Repeat the entries from the line with "From the viewer, what" to the line with "81.9 metres", switching "black coat" to "dark overcoat" and leaving everything else unchanged. Return only those lines.

Entries provided ▸
========
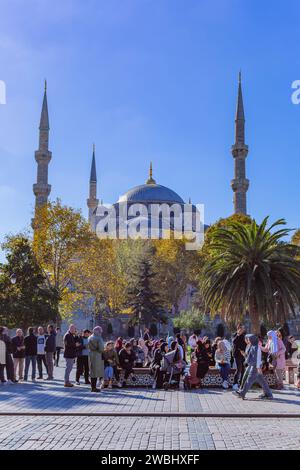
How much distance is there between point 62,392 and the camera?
========
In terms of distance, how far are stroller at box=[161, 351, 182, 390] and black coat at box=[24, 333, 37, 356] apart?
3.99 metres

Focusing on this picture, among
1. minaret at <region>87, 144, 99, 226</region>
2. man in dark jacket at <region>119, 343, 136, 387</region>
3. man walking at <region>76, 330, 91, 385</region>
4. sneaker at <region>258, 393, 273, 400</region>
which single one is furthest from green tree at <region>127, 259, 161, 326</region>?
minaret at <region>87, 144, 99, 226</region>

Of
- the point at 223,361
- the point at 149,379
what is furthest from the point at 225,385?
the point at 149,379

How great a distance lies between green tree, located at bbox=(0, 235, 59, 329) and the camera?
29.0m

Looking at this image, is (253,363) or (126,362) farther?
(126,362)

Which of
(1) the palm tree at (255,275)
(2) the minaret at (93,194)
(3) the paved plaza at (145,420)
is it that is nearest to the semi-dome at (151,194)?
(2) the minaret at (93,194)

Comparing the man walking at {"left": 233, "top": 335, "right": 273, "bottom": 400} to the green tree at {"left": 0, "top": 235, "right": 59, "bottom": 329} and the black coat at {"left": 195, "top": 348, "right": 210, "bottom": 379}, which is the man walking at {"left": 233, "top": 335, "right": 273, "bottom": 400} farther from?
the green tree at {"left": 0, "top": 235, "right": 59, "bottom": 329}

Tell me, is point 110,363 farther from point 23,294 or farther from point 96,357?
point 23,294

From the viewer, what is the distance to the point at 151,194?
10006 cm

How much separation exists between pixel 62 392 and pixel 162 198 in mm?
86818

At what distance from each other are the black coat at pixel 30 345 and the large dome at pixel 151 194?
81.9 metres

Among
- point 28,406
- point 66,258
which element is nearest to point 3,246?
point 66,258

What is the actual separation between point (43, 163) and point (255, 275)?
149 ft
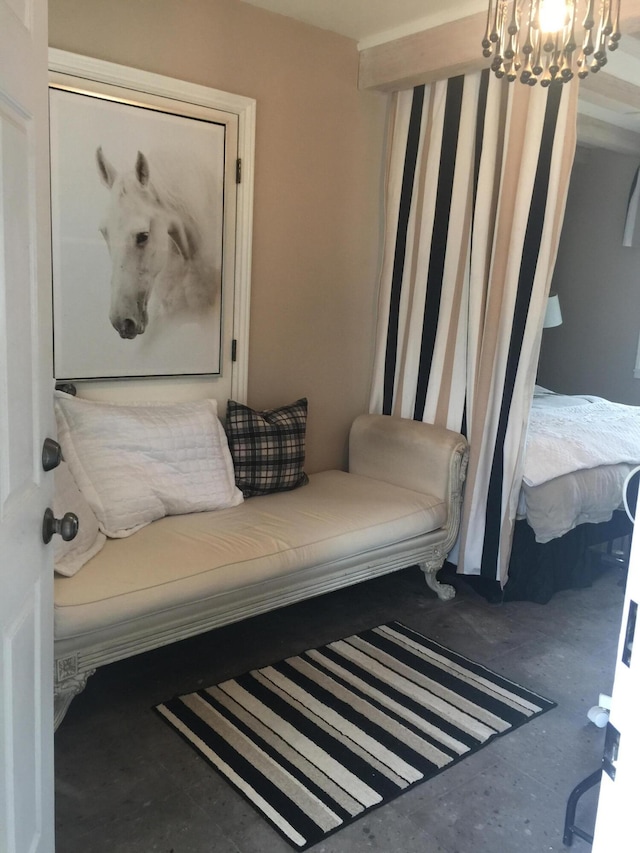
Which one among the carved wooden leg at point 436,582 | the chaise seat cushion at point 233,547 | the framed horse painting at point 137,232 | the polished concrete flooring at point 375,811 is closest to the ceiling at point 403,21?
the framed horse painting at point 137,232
========
Worked answer ▸
From the viewer, what is the distance to the point at 151,194?
10006 cm

How much separation exists between pixel 62 392 and pixel 162 198 in mm?
86818

At what distance from each other are the dark overcoat at pixel 30 345 and the large dome at pixel 151 194?
81.9 metres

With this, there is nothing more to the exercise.